Problem to solve -> The answer must be a single number: how many lines below contain "trap".

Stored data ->
□ □ □ □

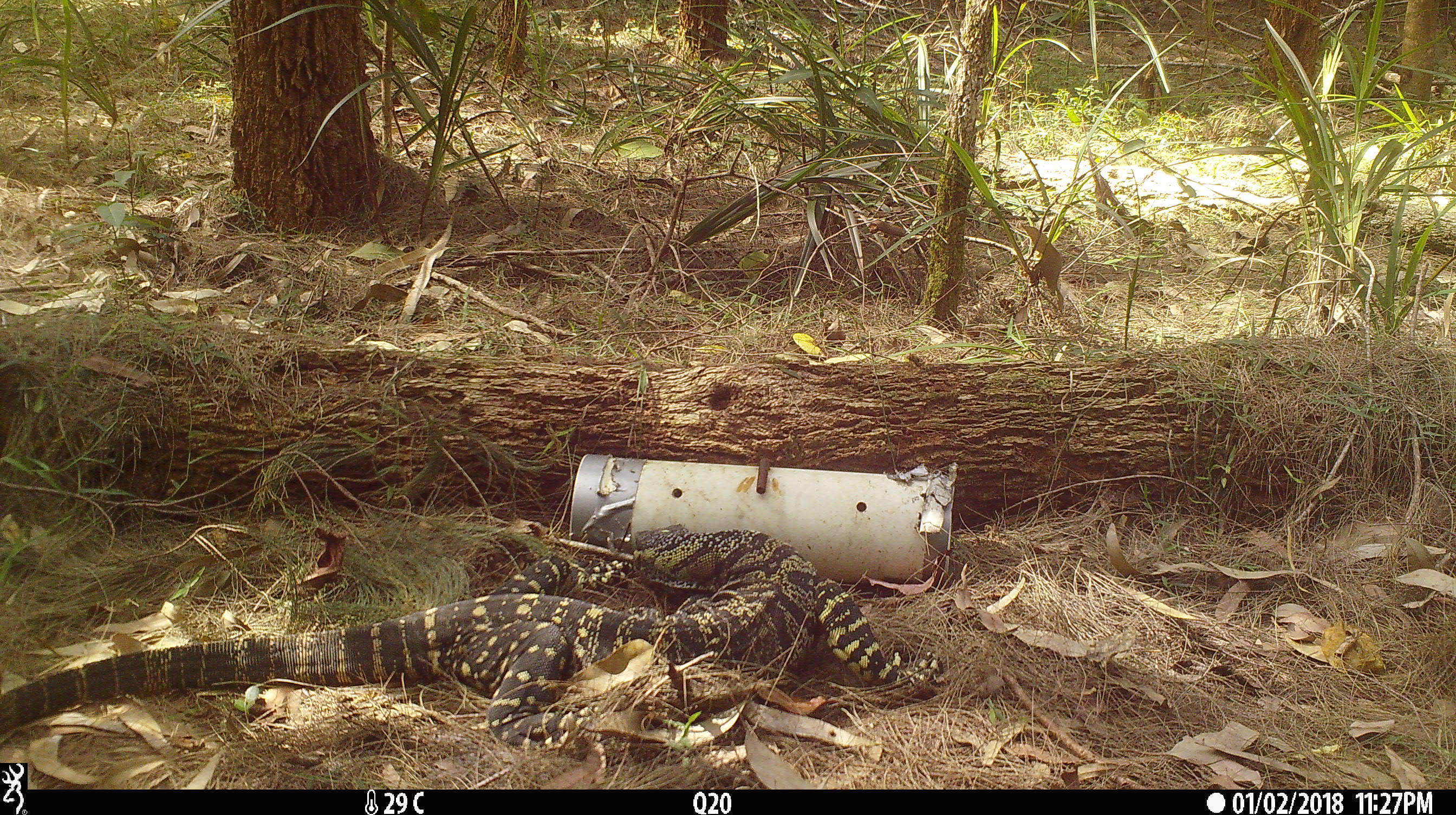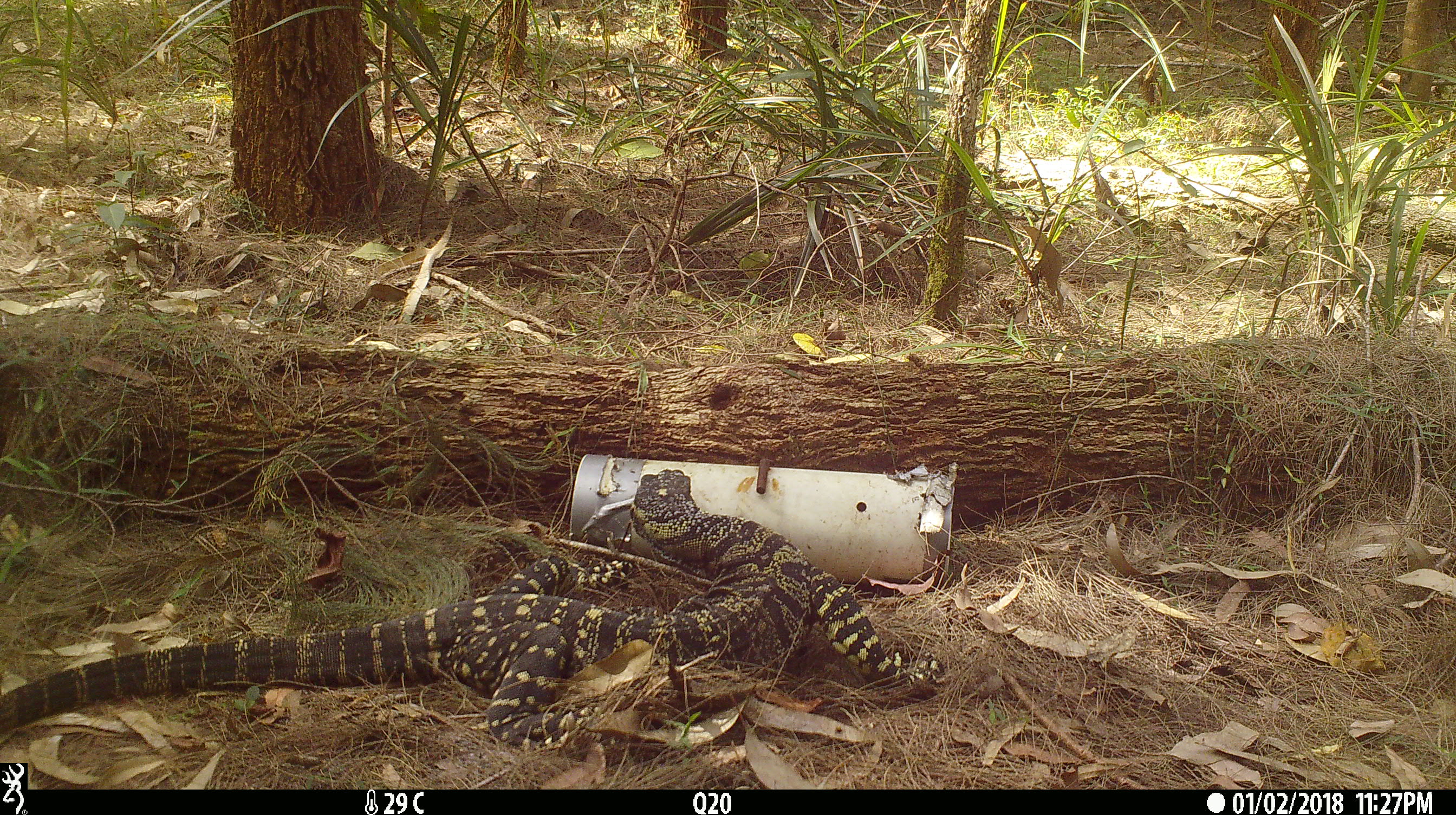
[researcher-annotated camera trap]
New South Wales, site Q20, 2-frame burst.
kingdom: Animalia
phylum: Chordata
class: Reptilia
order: Squamata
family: Varanidae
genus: Varanus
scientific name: Varanus varius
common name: lace monitor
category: goanna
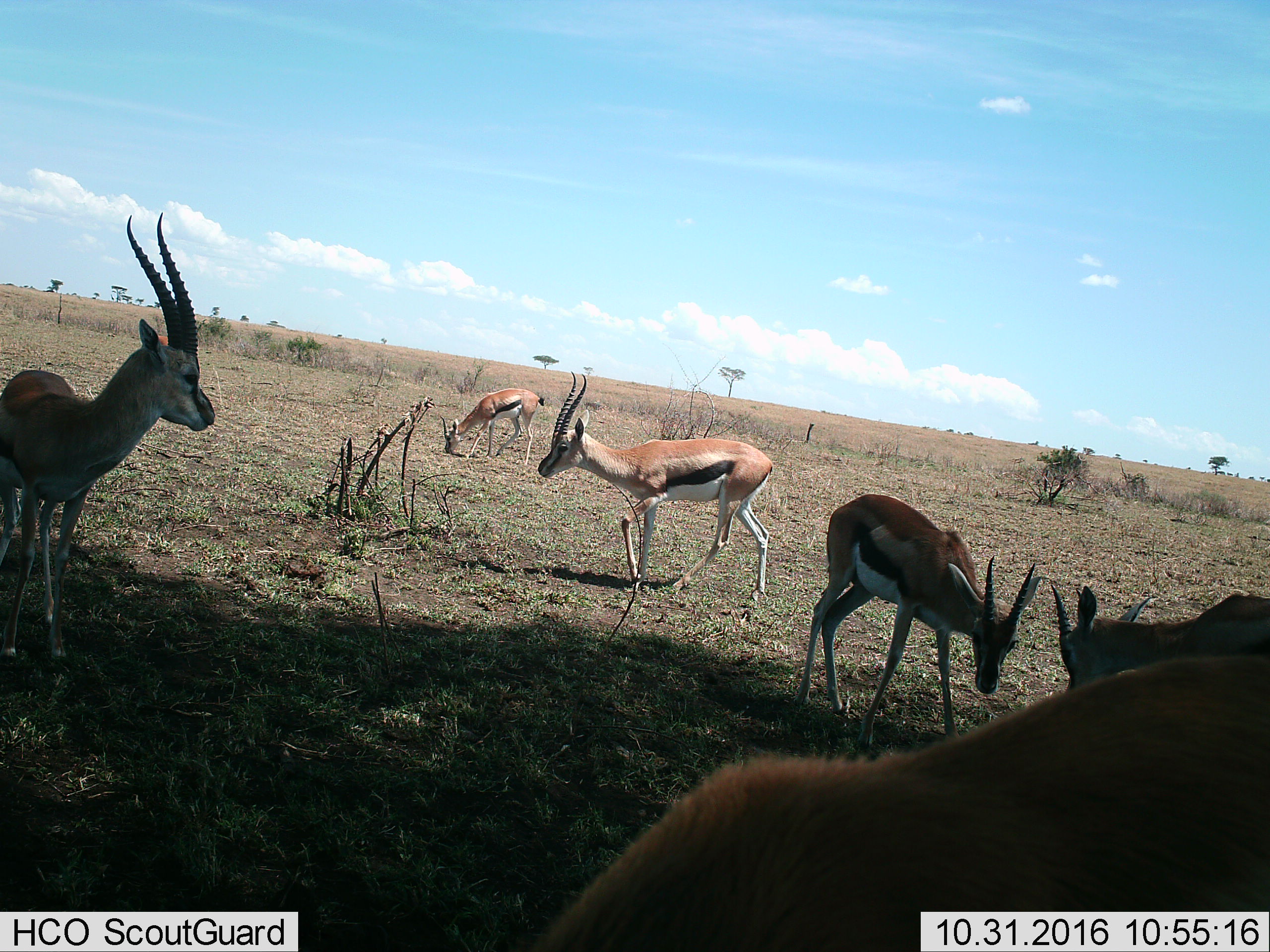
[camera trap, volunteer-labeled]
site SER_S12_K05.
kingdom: Animalia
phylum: Chordata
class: Mammalia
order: Artiodactyla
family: Bovidae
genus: Eudorcas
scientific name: Eudorcas thomsonii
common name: thomson's gazelle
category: gazellethomsons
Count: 6.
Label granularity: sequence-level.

□ □ □ □

Result for this exercise -> 2